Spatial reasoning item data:
* * * * * * *
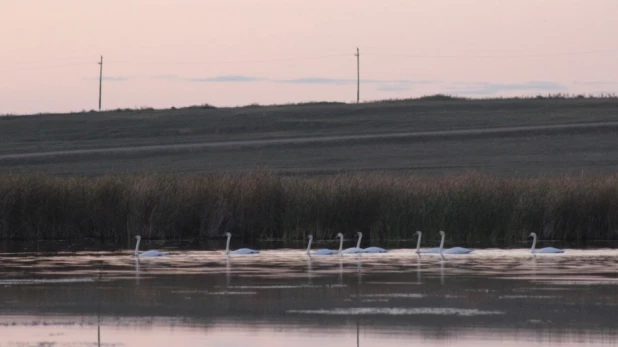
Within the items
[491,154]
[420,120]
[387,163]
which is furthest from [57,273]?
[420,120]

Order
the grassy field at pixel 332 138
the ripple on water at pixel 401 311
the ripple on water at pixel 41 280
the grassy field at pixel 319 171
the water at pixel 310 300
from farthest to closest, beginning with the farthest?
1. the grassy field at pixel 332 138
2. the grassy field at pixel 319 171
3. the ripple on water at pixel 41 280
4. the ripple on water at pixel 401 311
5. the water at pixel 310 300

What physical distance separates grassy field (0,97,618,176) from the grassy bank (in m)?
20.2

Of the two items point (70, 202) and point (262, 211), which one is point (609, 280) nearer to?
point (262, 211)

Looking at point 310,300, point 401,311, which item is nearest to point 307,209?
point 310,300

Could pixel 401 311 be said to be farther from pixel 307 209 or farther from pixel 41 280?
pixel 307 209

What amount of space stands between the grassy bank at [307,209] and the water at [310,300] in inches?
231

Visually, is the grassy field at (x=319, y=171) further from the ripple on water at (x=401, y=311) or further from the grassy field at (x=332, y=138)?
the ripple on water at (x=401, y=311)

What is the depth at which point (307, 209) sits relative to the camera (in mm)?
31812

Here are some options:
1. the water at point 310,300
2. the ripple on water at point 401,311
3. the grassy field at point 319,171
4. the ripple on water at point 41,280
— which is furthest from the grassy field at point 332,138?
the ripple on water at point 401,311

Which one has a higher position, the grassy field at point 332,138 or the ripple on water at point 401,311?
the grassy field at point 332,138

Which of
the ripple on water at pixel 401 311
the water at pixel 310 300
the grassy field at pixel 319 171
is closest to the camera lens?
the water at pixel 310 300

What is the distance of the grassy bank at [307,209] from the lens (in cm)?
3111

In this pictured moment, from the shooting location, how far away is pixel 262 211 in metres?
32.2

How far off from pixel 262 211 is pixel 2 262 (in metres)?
* * * * * * *
▸ **WHAT YOU HAVE TO DO**: Arrange every line of the items above as a Markdown table with the columns Number and Record line, one numbered row per line. Skip blank lines and leave the pictures out.

▸ **SOLVED EXERCISE**:
| Number | Record line |
|---|---|
| 1 | Within the items |
| 2 | [491,154] |
| 3 | [420,120] |
| 4 | [387,163] |
| 5 | which is furthest from [57,273]? |
| 6 | [420,120] |
| 7 | Order |
| 8 | the grassy field at pixel 332 138 |
| 9 | the ripple on water at pixel 401 311 |
| 10 | the ripple on water at pixel 41 280 |
| 11 | the grassy field at pixel 319 171 |
| 12 | the water at pixel 310 300 |
| 13 | from farthest to closest, beginning with the farthest? |
| 14 | 1. the grassy field at pixel 332 138 |
| 15 | 2. the grassy field at pixel 319 171 |
| 16 | 3. the ripple on water at pixel 41 280 |
| 17 | 4. the ripple on water at pixel 401 311 |
| 18 | 5. the water at pixel 310 300 |
| 19 | What physical distance separates grassy field (0,97,618,176) from the grassy bank (in m)? |
| 20 | 20.2 |
| 21 | Of the two items point (70, 202) and point (262, 211), which one is point (609, 280) nearer to? |
| 22 | point (262, 211) |
| 23 | Looking at point 310,300, point 401,311, which item is nearest to point 307,209? |
| 24 | point 310,300 |
| 25 | Could pixel 401 311 be said to be farther from pixel 307 209 or farther from pixel 41 280? |
| 26 | pixel 307 209 |
| 27 | What amount of space stands between the grassy bank at [307,209] and the water at [310,300] in inches? |
| 28 | 231 |
| 29 | Visually, is the grassy field at (x=319, y=171) further from the ripple on water at (x=401, y=311) or further from the grassy field at (x=332, y=138)? |
| 30 | the ripple on water at (x=401, y=311) |
| 31 | What is the depth at which point (307, 209) sits relative to the camera (in mm)? |
| 32 | 31812 |
| 33 | Here are some options: |
| 34 | 1. the water at point 310,300 |
| 35 | 2. the ripple on water at point 401,311 |
| 36 | 3. the grassy field at point 319,171 |
| 37 | 4. the ripple on water at point 41,280 |
| 38 | — which is furthest from the grassy field at point 332,138? |
| 39 | the ripple on water at point 401,311 |
| 40 | Which one has a higher position, the grassy field at point 332,138 or the ripple on water at point 401,311? |
| 41 | the grassy field at point 332,138 |
| 42 | Which of |
| 43 | the ripple on water at pixel 401 311 |
| 44 | the water at pixel 310 300 |
| 45 | the grassy field at pixel 319 171 |
| 46 | is closest to the camera lens? |
| 47 | the water at pixel 310 300 |
| 48 | What is the distance of the grassy bank at [307,209] from the lens (in cm)? |
| 49 | 3111 |
| 50 | In this pictured moment, from the shooting location, how far away is pixel 262 211 in metres? |
| 51 | 32.2 |
| 52 | How far off from pixel 262 211 is pixel 2 262 (in metres)? |